CATATAN HASIL EKSTRAKSI:
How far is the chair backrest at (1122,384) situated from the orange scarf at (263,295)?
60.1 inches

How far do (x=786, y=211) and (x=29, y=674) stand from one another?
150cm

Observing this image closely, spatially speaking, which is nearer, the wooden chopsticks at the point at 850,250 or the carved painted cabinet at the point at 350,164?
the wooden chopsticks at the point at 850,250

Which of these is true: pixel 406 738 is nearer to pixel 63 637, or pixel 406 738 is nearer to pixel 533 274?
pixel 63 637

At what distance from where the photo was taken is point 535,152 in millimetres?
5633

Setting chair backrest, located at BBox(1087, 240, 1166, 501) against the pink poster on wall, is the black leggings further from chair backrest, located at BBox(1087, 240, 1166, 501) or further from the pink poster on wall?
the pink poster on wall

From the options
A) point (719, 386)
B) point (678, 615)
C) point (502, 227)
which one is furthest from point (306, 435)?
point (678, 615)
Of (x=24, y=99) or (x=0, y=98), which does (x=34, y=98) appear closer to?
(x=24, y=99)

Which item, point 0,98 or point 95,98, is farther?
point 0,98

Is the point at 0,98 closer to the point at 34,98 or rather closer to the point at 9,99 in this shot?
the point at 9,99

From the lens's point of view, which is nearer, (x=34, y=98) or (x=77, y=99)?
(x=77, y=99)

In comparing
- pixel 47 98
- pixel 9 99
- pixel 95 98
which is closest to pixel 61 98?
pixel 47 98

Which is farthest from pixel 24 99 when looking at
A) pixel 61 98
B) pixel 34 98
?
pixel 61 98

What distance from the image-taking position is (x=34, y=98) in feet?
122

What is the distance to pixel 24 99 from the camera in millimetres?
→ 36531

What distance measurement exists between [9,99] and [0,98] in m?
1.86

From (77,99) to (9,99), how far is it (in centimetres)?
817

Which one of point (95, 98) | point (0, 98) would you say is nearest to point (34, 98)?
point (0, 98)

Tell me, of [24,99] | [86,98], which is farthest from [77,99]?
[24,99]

INSTRUKSI TERTULIS: Tulis ulang seluruh catatan di atas dengan menukar setiap "chair backrest" menjadi "chair back", tanpa mengubah bagian lain.

JAWABAN SOAL:
How far is the chair back at (1122,384) situated from the orange scarf at (263,295)?
60.1 inches

How far do (x=786, y=211) and (x=29, y=674) stand from one another?
150cm

Observing this image closely, spatially speaking, which is nearer, the wooden chopsticks at the point at 850,250 or the carved painted cabinet at the point at 350,164?
the wooden chopsticks at the point at 850,250

Which of these is true: pixel 406 738 is nearer to pixel 63 637, or pixel 406 738 is nearer to pixel 533 274?
pixel 63 637

At what distance from where the photo was taken is point 535,152 in millimetres?
5633

Setting chair back, located at BBox(1087, 240, 1166, 501) against the pink poster on wall, is the black leggings further from chair back, located at BBox(1087, 240, 1166, 501) or further from the pink poster on wall?
the pink poster on wall

From the options
A) point (719, 386)
B) point (678, 615)
C) point (502, 227)
which one is furthest from point (306, 435)?
point (678, 615)
Of (x=24, y=99) or (x=0, y=98), which does (x=34, y=98) appear closer to?
(x=24, y=99)

Which item, point 0,98 or point 95,98, is farther?
point 0,98

Is the point at 0,98 closer to the point at 34,98 or rather closer to the point at 9,99 in this shot?
the point at 9,99

From the lens's point of view, which is nearer, (x=34, y=98) or (x=77, y=99)?
(x=77, y=99)

In comparing
- pixel 47 98
- pixel 9 99
- pixel 95 98
which is closest to pixel 61 98?
pixel 47 98

Which is farthest from pixel 24 99 when looking at
A) pixel 61 98
B) pixel 34 98
?
pixel 61 98

What distance from the image-taking position is (x=34, y=98) in feet?
122

What is the distance to pixel 24 99 from the camera in millimetres?
→ 36531

What distance measurement exists between [9,99] and [0,98] in m?
1.86

From (77,99) to (9,99), how far is it (in centimetres)?
817

Which one of point (95, 98) | point (0, 98) would you say is nearest to point (34, 98)?
point (0, 98)

Tell me, of [24,99] | [86,98], which is farthest from [77,99]?
[24,99]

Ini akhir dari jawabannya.